When the wagon trains got here a 10,000-foot wall of snow-covered mountains loomed in front of them.

That’s when, I imagine, some women in those wagons rebelled and said, “Enough. We stop here. We’re going no further.”

There’s no other suitable explanation for why 1.8 million people live here.

Denver is the Mile High City, and I had always wrongly assumed it was a mountainous town. It is flatter than Winston-Salem even though 4,000 feet higher in elevation. It is at the western edge of the prairie just before a monster wall of mountains forms.

Elizabeth and I spent five days here last month trying to take in as much of Colorado as possible. We watched the Rockies baseball team lose. We sampled the beers. We saw the new class of cadets marching at the United States Air Force Academy. We walked the streets of Golden, home of Coors beer. We drove through ski country and ate lunch at the mountaintop hippie town of Nederland that seemed lost in the 1960s — one of the first towns in Colorado to adopt medicinal marijuana sales.

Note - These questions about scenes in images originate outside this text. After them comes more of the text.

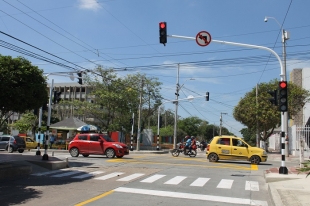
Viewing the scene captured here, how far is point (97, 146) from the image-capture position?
24422 millimetres

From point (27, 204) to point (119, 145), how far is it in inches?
622

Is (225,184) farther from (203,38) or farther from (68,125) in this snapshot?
→ (68,125)

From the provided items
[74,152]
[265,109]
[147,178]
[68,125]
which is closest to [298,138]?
[265,109]

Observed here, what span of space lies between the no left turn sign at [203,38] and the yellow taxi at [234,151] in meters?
9.34

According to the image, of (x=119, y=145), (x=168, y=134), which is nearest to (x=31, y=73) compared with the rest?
(x=119, y=145)

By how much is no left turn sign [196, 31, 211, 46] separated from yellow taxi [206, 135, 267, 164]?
9.34 meters

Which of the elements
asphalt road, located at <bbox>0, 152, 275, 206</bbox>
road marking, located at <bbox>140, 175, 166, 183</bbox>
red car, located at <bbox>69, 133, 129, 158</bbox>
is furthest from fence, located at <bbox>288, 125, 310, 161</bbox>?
road marking, located at <bbox>140, 175, 166, 183</bbox>

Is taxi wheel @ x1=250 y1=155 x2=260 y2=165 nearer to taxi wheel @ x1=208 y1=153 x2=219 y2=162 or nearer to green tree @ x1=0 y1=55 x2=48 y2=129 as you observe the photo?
taxi wheel @ x1=208 y1=153 x2=219 y2=162

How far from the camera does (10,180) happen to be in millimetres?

Marijuana is sold at seedy-looking stores bearing a Green Cross — painted identical to the Red Cross.

We’re grandparents. We didn’t sample, but there were plenty of homeless sorts in Denver who looked like they had. Marijuana is good for tourism, but the pot-smoking tourists seem to be establishing themselves as permanent residents of the streets and bumming about downtown.

We visited the grave of Buffalo Bill Cody atop Lookout Mountain with a beautiful view of Golden and Denver. He was one of my boyhood heroes. We toured a museum near his grave and learned that North Carolina was his last tour for his Wild West Show before he died in 1917. He performed in Winston-Salem in and Salisbury in 1916 and a number of other spots along the railroads through the state. A tour of North Carolina in 1901 ended in tragedy near Lexington. A freight train crashed into one of the tour’s trains of animals, killing 110 horses and seriously injuring celebrated sharp-shooter Annie Oakley.

The old buffalo hunter, scout and Pony Express rider found his ultimate calling as a showman, playing before the Queen of England and a host of European royalty.

Buffalo Bill’s grave is made of stone, protected by a wrought iron fence.

We saw the gold-gilded Colorado capitol dome.

In the Rocky Mountains National Park above 10,000 feet I stood by a bank of melting snow higher than my head. Temperatures were in the 50s — a kind relief from our own sweltering heat.

• • • • •

I’ve found two green tomatoes in the back yard this week — both half eaten and apparently dropped from the branches of a maple tree. I didn’t plant tomatoes this spring, but my neighbor did. Now squirrels are grabbing them and picnicking in the trees.

Smarter squirrels would wait until the tomatoes ripen.